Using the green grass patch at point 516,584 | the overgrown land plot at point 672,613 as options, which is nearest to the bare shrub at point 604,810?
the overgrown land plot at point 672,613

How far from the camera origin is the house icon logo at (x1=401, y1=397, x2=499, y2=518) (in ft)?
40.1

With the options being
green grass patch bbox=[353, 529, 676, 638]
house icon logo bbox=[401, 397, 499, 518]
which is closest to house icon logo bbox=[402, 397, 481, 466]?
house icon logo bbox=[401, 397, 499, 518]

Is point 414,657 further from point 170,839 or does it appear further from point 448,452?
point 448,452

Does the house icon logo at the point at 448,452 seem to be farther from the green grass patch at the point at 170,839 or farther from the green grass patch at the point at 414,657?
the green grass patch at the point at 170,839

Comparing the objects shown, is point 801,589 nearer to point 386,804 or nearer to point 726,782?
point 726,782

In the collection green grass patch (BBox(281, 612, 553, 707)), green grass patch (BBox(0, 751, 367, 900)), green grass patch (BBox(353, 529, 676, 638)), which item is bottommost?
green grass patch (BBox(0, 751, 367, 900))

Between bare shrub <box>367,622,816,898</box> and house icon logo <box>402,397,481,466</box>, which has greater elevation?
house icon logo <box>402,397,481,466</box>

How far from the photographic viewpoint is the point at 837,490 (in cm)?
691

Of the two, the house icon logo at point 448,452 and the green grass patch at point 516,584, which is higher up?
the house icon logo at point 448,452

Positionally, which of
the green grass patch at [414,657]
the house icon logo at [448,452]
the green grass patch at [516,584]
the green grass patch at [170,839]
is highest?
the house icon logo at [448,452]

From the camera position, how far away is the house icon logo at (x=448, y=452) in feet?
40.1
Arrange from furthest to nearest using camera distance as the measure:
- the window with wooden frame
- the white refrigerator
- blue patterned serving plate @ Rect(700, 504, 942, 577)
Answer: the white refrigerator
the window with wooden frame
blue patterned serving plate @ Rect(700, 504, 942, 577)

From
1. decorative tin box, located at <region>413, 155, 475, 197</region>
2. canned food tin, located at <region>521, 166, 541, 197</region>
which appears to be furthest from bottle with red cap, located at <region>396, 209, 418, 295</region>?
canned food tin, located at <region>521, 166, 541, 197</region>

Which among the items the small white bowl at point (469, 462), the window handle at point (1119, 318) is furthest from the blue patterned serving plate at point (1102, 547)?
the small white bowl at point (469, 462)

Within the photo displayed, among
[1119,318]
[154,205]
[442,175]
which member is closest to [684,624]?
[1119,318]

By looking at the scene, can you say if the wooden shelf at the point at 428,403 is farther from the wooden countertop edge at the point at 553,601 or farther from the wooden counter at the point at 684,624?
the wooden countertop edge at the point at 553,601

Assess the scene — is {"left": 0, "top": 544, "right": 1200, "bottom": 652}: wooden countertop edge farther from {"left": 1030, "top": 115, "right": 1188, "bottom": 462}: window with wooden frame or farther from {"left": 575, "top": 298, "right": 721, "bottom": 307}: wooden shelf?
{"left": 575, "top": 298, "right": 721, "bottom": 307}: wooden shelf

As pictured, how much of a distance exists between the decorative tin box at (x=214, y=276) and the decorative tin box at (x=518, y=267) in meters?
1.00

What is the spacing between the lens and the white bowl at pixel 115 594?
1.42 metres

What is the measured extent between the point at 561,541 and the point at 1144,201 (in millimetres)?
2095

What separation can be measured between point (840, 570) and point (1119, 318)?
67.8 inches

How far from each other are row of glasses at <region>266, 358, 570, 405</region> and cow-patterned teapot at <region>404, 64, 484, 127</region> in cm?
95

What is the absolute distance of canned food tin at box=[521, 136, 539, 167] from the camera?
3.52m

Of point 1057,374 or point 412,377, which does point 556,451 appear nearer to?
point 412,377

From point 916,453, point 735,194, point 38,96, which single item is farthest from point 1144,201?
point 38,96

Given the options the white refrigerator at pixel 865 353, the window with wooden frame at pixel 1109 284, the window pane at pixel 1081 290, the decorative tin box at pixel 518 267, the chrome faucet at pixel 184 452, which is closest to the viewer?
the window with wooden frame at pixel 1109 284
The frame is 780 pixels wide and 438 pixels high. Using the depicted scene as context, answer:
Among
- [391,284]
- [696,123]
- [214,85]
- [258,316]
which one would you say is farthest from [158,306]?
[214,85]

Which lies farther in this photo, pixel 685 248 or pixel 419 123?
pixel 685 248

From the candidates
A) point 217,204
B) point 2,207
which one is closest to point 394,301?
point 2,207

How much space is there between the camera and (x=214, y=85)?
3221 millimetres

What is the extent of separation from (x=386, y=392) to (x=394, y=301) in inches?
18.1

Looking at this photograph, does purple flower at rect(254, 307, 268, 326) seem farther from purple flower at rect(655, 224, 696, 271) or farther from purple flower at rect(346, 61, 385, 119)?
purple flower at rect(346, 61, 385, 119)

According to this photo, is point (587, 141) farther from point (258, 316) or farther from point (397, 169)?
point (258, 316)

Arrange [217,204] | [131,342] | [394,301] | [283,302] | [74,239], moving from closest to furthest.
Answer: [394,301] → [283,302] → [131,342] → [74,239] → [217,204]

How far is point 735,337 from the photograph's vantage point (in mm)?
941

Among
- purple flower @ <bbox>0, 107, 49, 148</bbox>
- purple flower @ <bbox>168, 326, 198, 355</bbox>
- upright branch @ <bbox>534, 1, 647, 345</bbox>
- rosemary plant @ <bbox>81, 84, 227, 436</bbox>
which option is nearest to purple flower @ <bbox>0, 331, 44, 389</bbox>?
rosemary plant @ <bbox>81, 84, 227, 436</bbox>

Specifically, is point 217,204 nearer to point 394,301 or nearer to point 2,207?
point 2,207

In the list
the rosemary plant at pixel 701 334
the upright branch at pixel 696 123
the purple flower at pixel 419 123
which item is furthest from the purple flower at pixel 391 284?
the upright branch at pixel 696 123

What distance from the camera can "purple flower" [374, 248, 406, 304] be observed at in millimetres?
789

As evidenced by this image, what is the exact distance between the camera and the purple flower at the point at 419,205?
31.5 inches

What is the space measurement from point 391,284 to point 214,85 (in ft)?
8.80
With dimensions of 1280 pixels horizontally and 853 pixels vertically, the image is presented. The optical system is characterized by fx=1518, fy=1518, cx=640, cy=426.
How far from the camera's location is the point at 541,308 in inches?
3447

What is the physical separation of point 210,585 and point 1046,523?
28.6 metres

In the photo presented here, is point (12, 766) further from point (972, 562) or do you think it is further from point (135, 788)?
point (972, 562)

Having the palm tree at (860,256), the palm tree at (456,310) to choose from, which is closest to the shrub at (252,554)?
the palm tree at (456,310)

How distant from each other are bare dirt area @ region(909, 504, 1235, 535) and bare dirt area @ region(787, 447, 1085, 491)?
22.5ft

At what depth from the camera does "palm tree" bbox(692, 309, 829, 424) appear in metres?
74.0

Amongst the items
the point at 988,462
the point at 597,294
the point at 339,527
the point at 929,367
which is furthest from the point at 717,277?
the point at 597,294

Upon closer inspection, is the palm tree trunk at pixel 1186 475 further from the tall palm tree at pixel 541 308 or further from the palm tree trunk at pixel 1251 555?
----------
> _What you should do_
Print all the data exactly.

> _Exercise output_
Using the green grass patch at point 516,584 | the overgrown land plot at point 672,613 as options, which is nearest to the bare shrub at point 604,810?
the overgrown land plot at point 672,613

How far from the camera origin is the house icon logo at (x1=401, y1=397, x2=499, y2=518) (in ft)?
40.1

With the options being
green grass patch bbox=[353, 529, 676, 638]
house icon logo bbox=[401, 397, 499, 518]
which is closest to house icon logo bbox=[402, 397, 481, 466]?
house icon logo bbox=[401, 397, 499, 518]

Is point 414,657 further from point 170,839 or does it appear further from point 448,452?
point 448,452

Does the house icon logo at the point at 448,452 seem to be farther from the green grass patch at the point at 170,839 or farther from the green grass patch at the point at 414,657?
the green grass patch at the point at 170,839

Comparing the objects shown, is point 801,589 nearer to point 386,804 or nearer to point 726,782?
point 726,782

In the collection green grass patch (BBox(281, 612, 553, 707)), green grass patch (BBox(0, 751, 367, 900)), green grass patch (BBox(353, 529, 676, 638)), which item is bottommost?
green grass patch (BBox(0, 751, 367, 900))

Between bare shrub <box>367,622,816,898</box> and house icon logo <box>402,397,481,466</box>, which has greater elevation?
house icon logo <box>402,397,481,466</box>

How far from the photographic viewpoint is the point at 837,490 (in cm)?
691

Of the two, the house icon logo at point 448,452 and the green grass patch at point 516,584, which is higher up?
the house icon logo at point 448,452

Positionally, which of
the green grass patch at [414,657]
the house icon logo at [448,452]
the green grass patch at [516,584]
the green grass patch at [170,839]
is highest?
the house icon logo at [448,452]

From the camera position, how far away is the house icon logo at (x=448, y=452) in feet?
40.1
Arrange from furthest to nearest using camera distance as the measure:
- the window with wooden frame
- the white refrigerator
- blue patterned serving plate @ Rect(700, 504, 942, 577)
Answer: the white refrigerator
the window with wooden frame
blue patterned serving plate @ Rect(700, 504, 942, 577)

From
1. decorative tin box, located at <region>413, 155, 475, 197</region>
2. canned food tin, located at <region>521, 166, 541, 197</region>
which appears to be furthest from bottle with red cap, located at <region>396, 209, 418, 295</region>?
canned food tin, located at <region>521, 166, 541, 197</region>

Which among the items the small white bowl at point (469, 462), the window handle at point (1119, 318) is furthest from the blue patterned serving plate at point (1102, 547)?
the small white bowl at point (469, 462)

Within the photo displayed, among
[1119,318]
[154,205]
[442,175]
which member is closest to [684,624]?
[1119,318]

By looking at the scene, can you say if the wooden shelf at the point at 428,403 is farther from the wooden countertop edge at the point at 553,601 or farther from the wooden counter at the point at 684,624?
the wooden countertop edge at the point at 553,601

Assess the scene — is {"left": 0, "top": 544, "right": 1200, "bottom": 652}: wooden countertop edge farther from {"left": 1030, "top": 115, "right": 1188, "bottom": 462}: window with wooden frame or farther from {"left": 575, "top": 298, "right": 721, "bottom": 307}: wooden shelf?
{"left": 575, "top": 298, "right": 721, "bottom": 307}: wooden shelf

As pictured, how much of a distance exists between the decorative tin box at (x=214, y=276) and the decorative tin box at (x=518, y=267) in meters?
1.00

What is the spacing between the lens and the white bowl at pixel 115 594?
1.42 metres

What is the measured extent between the point at 561,541 and the point at 1144,201 (in millimetres)?
2095

What separation can be measured between point (840, 570) and point (1119, 318)?
67.8 inches

How far from each other are row of glasses at <region>266, 358, 570, 405</region> and cow-patterned teapot at <region>404, 64, 484, 127</region> in cm?
95

What is the absolute distance of canned food tin at box=[521, 136, 539, 167] from the camera?
3.52m

Of point 1057,374 or point 412,377, which does point 556,451 appear nearer to?
point 412,377

From point 916,453, point 735,194, point 38,96, which single item is farthest from point 1144,201?
point 38,96

Given the options the white refrigerator at pixel 865 353, the window with wooden frame at pixel 1109 284, the window pane at pixel 1081 290, the decorative tin box at pixel 518 267, the chrome faucet at pixel 184 452, which is closest to the viewer?
the window with wooden frame at pixel 1109 284
The frame is 780 pixels wide and 438 pixels high. Using the depicted scene as context, answer:
Among
- [391,284]
- [696,123]
- [214,85]
- [258,316]
which one would you say is farthest from [158,306]?
[214,85]

Which lies farther in this photo, pixel 685 248 or pixel 419 123?
pixel 685 248

From the candidates
A) point 217,204
B) point 2,207
which one is closest to point 394,301?
point 2,207

How much space is there between the camera and (x=214, y=85)?
3221 millimetres

What is the extent of separation from (x=386, y=392) to (x=394, y=301) in inches?
18.1

Looking at this photograph, does purple flower at rect(254, 307, 268, 326) seem farther from purple flower at rect(655, 224, 696, 271) or farther from purple flower at rect(346, 61, 385, 119)?
purple flower at rect(346, 61, 385, 119)

According to this photo, is point (587, 141) farther from point (258, 316) or farther from point (397, 169)?
point (258, 316)

Arrange [217,204] | [131,342] | [394,301] | [283,302] | [74,239], moving from closest to furthest.
Answer: [394,301] → [283,302] → [131,342] → [74,239] → [217,204]

How far is point 735,337 from the photograph's vantage point (in mm)?
941

Among
- purple flower @ <bbox>0, 107, 49, 148</bbox>
- purple flower @ <bbox>168, 326, 198, 355</bbox>
- upright branch @ <bbox>534, 1, 647, 345</bbox>
- rosemary plant @ <bbox>81, 84, 227, 436</bbox>
which option is nearest to purple flower @ <bbox>0, 331, 44, 389</bbox>?
rosemary plant @ <bbox>81, 84, 227, 436</bbox>

Specifically, is point 217,204 nearer to point 394,301 or nearer to point 2,207?
point 2,207

In the list
the rosemary plant at pixel 701 334
the upright branch at pixel 696 123
the purple flower at pixel 419 123
which item is furthest from the purple flower at pixel 391 284?
the upright branch at pixel 696 123

What distance from the camera can "purple flower" [374, 248, 406, 304] be observed at in millimetres?
789

As evidenced by this image, what is the exact distance between the camera and the purple flower at the point at 419,205?
31.5 inches

What is the space measurement from point 391,284 to point 214,85 (in ft)?
8.80
With dimensions of 1280 pixels horizontally and 853 pixels vertically, the image is presented. The optical system is characterized by fx=1518, fy=1518, cx=640, cy=426.
How far from the camera's location is the point at 541,308 in inches?
3447

What is the physical separation of point 210,585 and point 1046,523?
28.6 metres

In the photo presented here, is point (12, 766) further from point (972, 562) or do you think it is further from point (135, 788)?
point (972, 562)

Having the palm tree at (860,256), the palm tree at (456,310) to choose from, which is closest to the shrub at (252,554)?
the palm tree at (456,310)

How distant from each other are bare dirt area @ region(909, 504, 1235, 535) and bare dirt area @ region(787, 447, 1085, 491)?
22.5ft

At what depth from the camera does "palm tree" bbox(692, 309, 829, 424) appear in metres?
74.0

Amongst the items
the point at 988,462
the point at 597,294
the point at 339,527
the point at 929,367
which is furthest from the point at 717,277?
the point at 597,294

Upon closer inspection, is the palm tree trunk at pixel 1186 475 further from the tall palm tree at pixel 541 308 or further from the palm tree trunk at pixel 1251 555?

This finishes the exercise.